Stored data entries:
○ ○ ○

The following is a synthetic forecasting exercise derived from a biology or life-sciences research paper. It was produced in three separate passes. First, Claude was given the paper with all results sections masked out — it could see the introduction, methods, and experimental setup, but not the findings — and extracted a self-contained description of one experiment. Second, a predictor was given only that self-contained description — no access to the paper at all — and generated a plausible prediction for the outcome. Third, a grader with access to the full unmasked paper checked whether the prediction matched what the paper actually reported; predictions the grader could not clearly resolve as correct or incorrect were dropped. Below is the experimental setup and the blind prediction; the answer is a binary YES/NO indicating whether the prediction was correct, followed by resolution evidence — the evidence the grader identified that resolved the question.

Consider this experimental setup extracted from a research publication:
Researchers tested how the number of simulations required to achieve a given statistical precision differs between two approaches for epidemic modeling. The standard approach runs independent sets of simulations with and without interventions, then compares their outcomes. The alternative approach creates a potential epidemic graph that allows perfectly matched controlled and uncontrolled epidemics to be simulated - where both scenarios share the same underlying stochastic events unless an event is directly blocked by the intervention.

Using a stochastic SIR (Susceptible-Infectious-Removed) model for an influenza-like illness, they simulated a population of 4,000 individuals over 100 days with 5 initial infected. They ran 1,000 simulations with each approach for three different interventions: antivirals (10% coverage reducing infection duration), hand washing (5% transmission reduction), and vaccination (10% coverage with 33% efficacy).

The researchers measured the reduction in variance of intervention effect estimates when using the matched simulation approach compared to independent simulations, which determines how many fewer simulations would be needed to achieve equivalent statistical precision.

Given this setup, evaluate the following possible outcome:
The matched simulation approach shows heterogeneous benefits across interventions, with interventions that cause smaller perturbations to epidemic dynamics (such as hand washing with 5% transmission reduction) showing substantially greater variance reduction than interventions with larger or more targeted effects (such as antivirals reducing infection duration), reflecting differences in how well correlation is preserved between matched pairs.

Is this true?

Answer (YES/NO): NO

○ ○ ○

● What this task involves
Please reproduce the records exactly, without leaving any out.

● Result of this task
The following is a synthetic forecasting exercise derived from a biology or life-sciences research paper. It was produced in three separate passes. First, Claude was given the paper with all results sections masked out — it could see the introduction, methods, and experimental setup, but not the findings — and extracted a self-contained description of one experiment. Second, a predictor was given only that self-contained description — no access to the paper at all — and generated a plausible prediction for the outcome. Third, a grader with access to the full unmasked paper checked whether the prediction matched what the paper actually reported; predictions the grader could not clearly resolve as correct or incorrect were dropped. Below is the experimental setup and the blind prediction; the answer is a binary YES/NO indicating whether the prediction was correct, followed by resolution evidence — the evidence the grader identified that resolved the question.

Consider this experimental setup extracted from a research publication:
Researchers tested how the number of simulations required to achieve a given statistical precision differs between two approaches for epidemic modeling. The standard approach runs independent sets of simulations with and without interventions, then compares their outcomes. The alternative approach creates a potential epidemic graph that allows perfectly matched controlled and uncontrolled epidemics to be simulated - where both scenarios share the same underlying stochastic events unless an event is directly blocked by the intervention.

Using a stochastic SIR (Susceptible-Infectious-Removed) model for an influenza-like illness, they simulated a population of 4,000 individuals over 100 days with 5 initial infected. They ran 1,000 simulations with each approach for three different interventions: antivirals (10% coverage reducing infection duration), hand washing (5% transmission reduction), and vaccination (10% coverage with 33% efficacy).

The researchers measured the reduction in variance of intervention effect estimates when using the matched simulation approach compared to independent simulations, which determines how many fewer simulations would be needed to achieve equivalent statistical precision.

Given this setup, evaluate the following possible outcome:
The matched simulation approach shows heterogeneous benefits across interventions, with interventions that cause smaller perturbations to epidemic dynamics (such as hand washing with 5% transmission reduction) showing substantially greater variance reduction than interventions with larger or more targeted effects (such as antivirals reducing infection duration), reflecting differences in how well correlation is preserved between matched pairs.

Is this true?

Answer (YES/NO): NO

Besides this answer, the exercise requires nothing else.